(TASK TO CARRY OUT)
Present the following entries again, word for word and in full.

(DATASET)
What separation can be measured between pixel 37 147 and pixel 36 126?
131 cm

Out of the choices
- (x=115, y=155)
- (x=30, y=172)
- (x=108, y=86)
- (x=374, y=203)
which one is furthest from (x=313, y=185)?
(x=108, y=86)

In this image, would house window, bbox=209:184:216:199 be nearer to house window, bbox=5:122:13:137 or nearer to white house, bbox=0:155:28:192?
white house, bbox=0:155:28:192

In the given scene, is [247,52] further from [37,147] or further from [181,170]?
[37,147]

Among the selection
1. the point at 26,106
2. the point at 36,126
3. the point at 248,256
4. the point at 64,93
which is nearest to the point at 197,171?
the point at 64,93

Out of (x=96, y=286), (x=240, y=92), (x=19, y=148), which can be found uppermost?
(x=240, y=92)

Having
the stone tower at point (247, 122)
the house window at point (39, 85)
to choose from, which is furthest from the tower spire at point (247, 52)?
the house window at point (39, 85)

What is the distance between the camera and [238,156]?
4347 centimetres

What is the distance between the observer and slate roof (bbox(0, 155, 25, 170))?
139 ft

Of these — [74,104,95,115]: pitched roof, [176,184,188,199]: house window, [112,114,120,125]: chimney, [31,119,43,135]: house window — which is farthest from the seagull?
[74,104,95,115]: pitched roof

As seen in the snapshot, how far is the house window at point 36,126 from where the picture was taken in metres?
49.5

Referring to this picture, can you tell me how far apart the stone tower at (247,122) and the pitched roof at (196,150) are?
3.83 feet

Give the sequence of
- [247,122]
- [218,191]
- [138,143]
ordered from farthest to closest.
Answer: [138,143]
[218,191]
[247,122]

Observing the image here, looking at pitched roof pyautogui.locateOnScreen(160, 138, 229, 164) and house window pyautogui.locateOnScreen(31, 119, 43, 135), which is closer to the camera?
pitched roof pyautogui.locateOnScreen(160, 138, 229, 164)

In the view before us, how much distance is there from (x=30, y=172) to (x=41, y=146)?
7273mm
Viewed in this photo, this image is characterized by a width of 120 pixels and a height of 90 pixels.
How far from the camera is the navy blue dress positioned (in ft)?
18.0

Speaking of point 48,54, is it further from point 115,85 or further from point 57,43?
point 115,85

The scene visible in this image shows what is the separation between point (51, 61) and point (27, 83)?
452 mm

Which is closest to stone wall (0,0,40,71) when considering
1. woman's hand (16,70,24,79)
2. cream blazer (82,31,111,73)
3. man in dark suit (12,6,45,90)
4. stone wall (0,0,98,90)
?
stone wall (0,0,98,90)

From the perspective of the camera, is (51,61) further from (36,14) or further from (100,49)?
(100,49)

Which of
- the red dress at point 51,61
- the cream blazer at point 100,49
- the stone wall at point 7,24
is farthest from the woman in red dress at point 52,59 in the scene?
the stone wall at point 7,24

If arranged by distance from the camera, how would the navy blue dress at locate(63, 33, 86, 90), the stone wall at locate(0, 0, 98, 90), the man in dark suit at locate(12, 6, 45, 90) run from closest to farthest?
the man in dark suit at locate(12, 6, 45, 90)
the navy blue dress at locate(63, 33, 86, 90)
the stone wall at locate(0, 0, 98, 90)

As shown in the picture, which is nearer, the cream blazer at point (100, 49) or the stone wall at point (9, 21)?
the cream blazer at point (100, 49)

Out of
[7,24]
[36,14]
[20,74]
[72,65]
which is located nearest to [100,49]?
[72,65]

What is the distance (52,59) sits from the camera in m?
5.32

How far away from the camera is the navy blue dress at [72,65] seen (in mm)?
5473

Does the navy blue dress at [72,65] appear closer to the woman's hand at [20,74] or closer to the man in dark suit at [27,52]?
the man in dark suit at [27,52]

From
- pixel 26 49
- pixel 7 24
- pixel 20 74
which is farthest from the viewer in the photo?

(TASK ANSWER)
What separation can be measured between pixel 37 147 and pixel 36 126?
131 cm

Out of the choices
- (x=115, y=155)
- (x=30, y=172)
- (x=108, y=86)
- (x=374, y=203)
which one is furthest from (x=313, y=185)?
(x=108, y=86)

In this image, would house window, bbox=209:184:216:199 be nearer to house window, bbox=5:122:13:137 or nearer to white house, bbox=0:155:28:192?
white house, bbox=0:155:28:192

In the given scene, is [247,52] further from [37,147] or further from [181,170]?
[37,147]

Among the selection
1. the point at 26,106
2. the point at 36,126
3. the point at 248,256
4. the point at 64,93
which is nearest to the point at 197,171?
the point at 64,93

Out of (x=96, y=286), (x=240, y=92), (x=19, y=148), which can be found uppermost?
(x=240, y=92)

Having
the stone tower at point (247, 122)
the house window at point (39, 85)
to choose from, which is furthest from the tower spire at point (247, 52)?
the house window at point (39, 85)

What is the distance between the camera and [238,156]?
4347 centimetres

What is the distance between the observer and slate roof (bbox(0, 155, 25, 170))?
139 ft

Of these — [74,104,95,115]: pitched roof, [176,184,188,199]: house window, [112,114,120,125]: chimney, [31,119,43,135]: house window — which is farthest from the seagull?
[74,104,95,115]: pitched roof

As seen in the snapshot, how far is the house window at point 36,126 from where the picture was taken in metres?
49.5

Referring to this picture, can you tell me how far apart the stone tower at (247,122) and the pitched roof at (196,150) are?
3.83 feet

Give the sequence of
- [247,122]
- [218,191]
- [138,143]
ordered from farthest to closest.
Answer: [138,143]
[218,191]
[247,122]

Observing the image here, looking at pitched roof pyautogui.locateOnScreen(160, 138, 229, 164) and house window pyautogui.locateOnScreen(31, 119, 43, 135), which is closer to the camera?
pitched roof pyautogui.locateOnScreen(160, 138, 229, 164)

In the view before us, how much distance is there from (x=30, y=172) to (x=41, y=146)?
7273mm
Viewed in this photo, this image is characterized by a width of 120 pixels and a height of 90 pixels.
How far from the camera is the navy blue dress positioned (in ft)?
18.0

Speaking of point 48,54, is it further from point 115,85 or further from point 57,43?
point 115,85

The scene visible in this image shows what is the separation between point (51, 61) and point (27, 83)?
452 mm

Which is closest to stone wall (0,0,40,71) when considering
1. woman's hand (16,70,24,79)
2. cream blazer (82,31,111,73)
3. man in dark suit (12,6,45,90)
4. stone wall (0,0,98,90)
?
stone wall (0,0,98,90)

From the perspective of the camera, is (51,61) further from (36,14) or further from (100,49)?
(100,49)

Which of
- the red dress at point 51,61
- the cream blazer at point 100,49
- the stone wall at point 7,24
is farthest from the woman in red dress at point 52,59 in the scene?
the stone wall at point 7,24

If arranged by distance from the camera, how would the navy blue dress at locate(63, 33, 86, 90), the stone wall at locate(0, 0, 98, 90), the man in dark suit at locate(12, 6, 45, 90) run from closest to farthest?
the man in dark suit at locate(12, 6, 45, 90)
the navy blue dress at locate(63, 33, 86, 90)
the stone wall at locate(0, 0, 98, 90)

As shown in the picture, which is nearer, the cream blazer at point (100, 49) or the stone wall at point (9, 21)?
the cream blazer at point (100, 49)

Out of
[7,24]
[36,14]
[20,74]
[72,65]
which is located nearest to [100,49]?
[72,65]

What is the distance (52,59) sits from the camera in m?
5.32

How far away from the camera is the navy blue dress at [72,65] seen (in mm)?
5473

Does the navy blue dress at [72,65] appear closer to the woman's hand at [20,74] or closer to the man in dark suit at [27,52]?
the man in dark suit at [27,52]

From
- pixel 26 49
- pixel 7 24
- pixel 20 74
which is farthest from the viewer in the photo?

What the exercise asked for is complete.